We recently had the opportunity to sample Capel Premium Pisco. It’s one of four Chilean piscos currently available for purchase in the U.S. (the other three include Alto del Carmen, Control C, and Kappa). Known affectionately as “Chile’s Pisco” due to its popularity there, Capel is a distilled spirit made from muscat and natural pisco grapes that grow in Northern Chile in the Elqui Valley. This area is located at the foot of the Andes mountain range, south of the Atacama Desert. Capel offers intense, lively grapes aromas and a smooth mouth feel that’s slightly heated by hints of herbs, spice, and pepper-tinged fruit. It also has a pleasant finish that’s dry and enduring.
It’s important to note when trying pisco for the first time that there are a number of expressions developed from both aromatic and non-aromatic grapes. The four distinct styles include white (or “transparent”) pisco (unaged; great for those cocktails with a base of fresh fruit and aromatic herbs); guarda pisco (aged no less than 180 days in active wood barrels; easy to enjoy on its own or in a cocktail that highlights the fragrance and structure that the wood reveals); aged pisco (rests in active wood for at least one year; works well as a digestif and in cocktails with darker spirits that can support its flavors); and small batch pisco (derived from very small cellars; handcrafted in the most traditional of fashions).
Some piscos are made with techniques that date back to the 18th century, but overall, the process today is a blend of modern and traditional practices. The drive is to remain as traditional as possible, while still applying present-day advances in production. There are a number of cocktails you can create with pisco, and bartenders across the nation appreciate it for its versatility and flavor. One of the most well-known concoctions, of course, is the Pisco Sour. Here’s a twist on that classic that we tried with tantalizing results:
Santiago Sour (Created by David Wondrich; Photo courtesy Pisco Chile)
1½ oz. Chilean Pisco
¾ oz. Simple Syrup (equal parts sugar and water by volume)
½ oz. Fresh Lemon Juice
½ oz. Fresh Orange Juice
½ oz. Chilean Cabernet Sauvignon
Shake first four ingredients with ice.

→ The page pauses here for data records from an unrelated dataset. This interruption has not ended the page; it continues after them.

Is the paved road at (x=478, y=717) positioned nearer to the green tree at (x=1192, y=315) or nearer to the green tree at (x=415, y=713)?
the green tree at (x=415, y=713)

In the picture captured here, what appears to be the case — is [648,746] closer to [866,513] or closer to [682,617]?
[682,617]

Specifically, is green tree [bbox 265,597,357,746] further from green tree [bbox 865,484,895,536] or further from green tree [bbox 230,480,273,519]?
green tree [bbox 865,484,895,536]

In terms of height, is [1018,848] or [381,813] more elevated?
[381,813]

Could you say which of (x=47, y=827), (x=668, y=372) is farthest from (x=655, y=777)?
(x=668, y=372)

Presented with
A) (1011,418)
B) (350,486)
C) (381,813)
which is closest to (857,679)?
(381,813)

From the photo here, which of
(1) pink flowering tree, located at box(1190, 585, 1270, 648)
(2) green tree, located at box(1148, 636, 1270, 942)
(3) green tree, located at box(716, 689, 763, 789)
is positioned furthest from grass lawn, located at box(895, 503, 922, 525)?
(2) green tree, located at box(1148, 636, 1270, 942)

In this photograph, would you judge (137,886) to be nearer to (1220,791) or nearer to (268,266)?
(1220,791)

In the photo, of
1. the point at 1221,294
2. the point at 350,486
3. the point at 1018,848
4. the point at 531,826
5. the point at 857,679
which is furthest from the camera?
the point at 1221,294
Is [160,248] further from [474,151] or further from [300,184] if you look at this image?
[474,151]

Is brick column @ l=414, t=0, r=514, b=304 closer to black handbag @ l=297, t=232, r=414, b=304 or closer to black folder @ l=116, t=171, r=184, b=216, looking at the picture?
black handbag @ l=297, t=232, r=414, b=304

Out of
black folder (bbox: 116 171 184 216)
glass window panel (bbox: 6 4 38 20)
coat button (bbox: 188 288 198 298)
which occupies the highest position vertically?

Strain into a chilled cocktail glass and carefully float ½ oz. Chilean Cabernet on top. (Side note: It’s easier to float the wine if it’s poured from a sherry glass or similar rather than from the bottle; simply pour it gently over the back of a barspoon held just above the drink). Recommended pisco is one that hasn’t been aged in American oak barriques for more than one year.